Она принялась возиться со своим словарем и прятать неприкаянную любовь. Она убирала ее подальше от глаз вместе с пластиковыми сумками, бледно-желтым шелком и невесомым батистом, бархатом и муслином, сиреневым крепдешином, жемчужными и гранатовыми бусами. Знакомые всегда считали, что она хорошо исполняет дочерний долг. Мало кому приходит в голову, думала она, что они с матерью просто две умные женщины, которые легко понимают и любят друг друга. Свет резал глаза, она задернула шторы. Перед внутренним взором снова и снова проходило то, что она больше не увидит. Белое лицо среди белых волос на белой подушке. Бесцветная кожа безжизненных пальцев. Плоть ее – ее и моя. Деловито ярое всепоглощающее пламя, пригоршни изжелта-бурого пепла, который она, как обещала, развеяла над стремительной пеной йоркширской речушки.

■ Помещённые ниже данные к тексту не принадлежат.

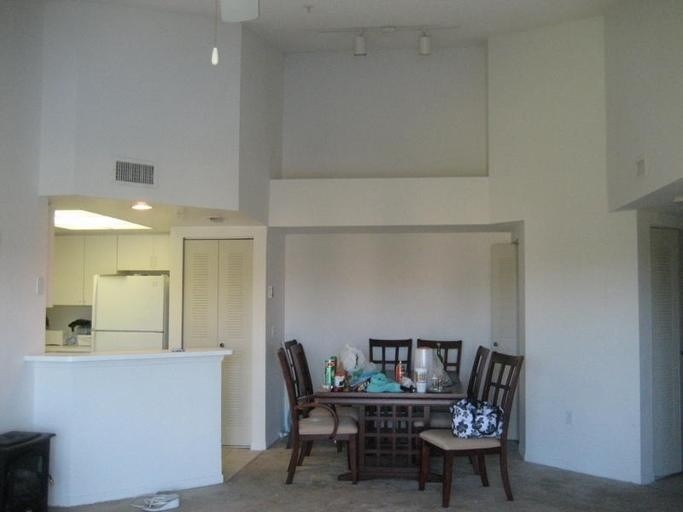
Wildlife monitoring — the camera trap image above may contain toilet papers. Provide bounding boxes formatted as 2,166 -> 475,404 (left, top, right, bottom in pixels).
415,347 -> 442,388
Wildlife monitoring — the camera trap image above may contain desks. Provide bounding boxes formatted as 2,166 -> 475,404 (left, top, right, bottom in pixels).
314,370 -> 469,481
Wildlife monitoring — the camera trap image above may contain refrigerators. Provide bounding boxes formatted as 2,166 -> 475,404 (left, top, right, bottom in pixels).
90,274 -> 168,351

Она попыталась ввести жизнь в привычную колею, надеясь привыкнуть к безмолвию и одиночеству. Но как-то утром в кишечник словно вонзился острый клюв. Перехватило дыхание, она села на кровати, ожидая, когда боль уляжется. Но вместо этого боль усиливалась, клюв долбил и долбил. Взлохмаченная, вся в поту, она каталась по кровати. Раздался стон бессловесного существа. Она схватила телефонную трубку, хотела вызвать врача, но существо издало надсадный вопль и тем спасло ей жизнь: немедленно примчалась «скорая помощь» и увезла ее в больницу – с вежливой старой женщиной не стали бы действовать так быстро и четко. После ей рассказали, что еще часа четыре – и все было бы кончено. У нее нашли заворот кишок, некроз. Перебинтованная, она тихо лежала в больничной палате с задернутыми шторами. Голова была как в тумане, время от времени накатывал блаженный сон.
Хирург приходил, уходил, сдвигал повязку, осматривал швы, сильными пальцами ощупывал ей живот, отчего глубоко внутри кольцами закручивалась мутная боль, отдававшаяся ближе к поверхности тела трепыханием мотылька. Инес была женщиной благовоспитанной и стыдливой. Видеть свою исполосованную кожу и мышечные ткани она не хотела.
Она поблагодарила хирурга за спасение ее жизни, но теплоты в голосе не получилось. Что такое теперь ее жизнь, чтобы благодарить за ее спасение? Когда он ушел, она соврала медсестрам, что ей очень больно, и они принесли лекарства, а с ними забытье в мягкой дымке, и она почти наслаждалась.
Рана заживала, и заживала, как говорили все, очень благополучно. Анестезиолог, который зашел в палату обсудить, какие болеутоляющие ей стоит захватить домой, сказал:
– Вы, наверно, заметили, что вокруг раны все как будто онемело. Так всегда бывает. Нервы срастаются не сразу, некоторые, может, вообще не срастутся.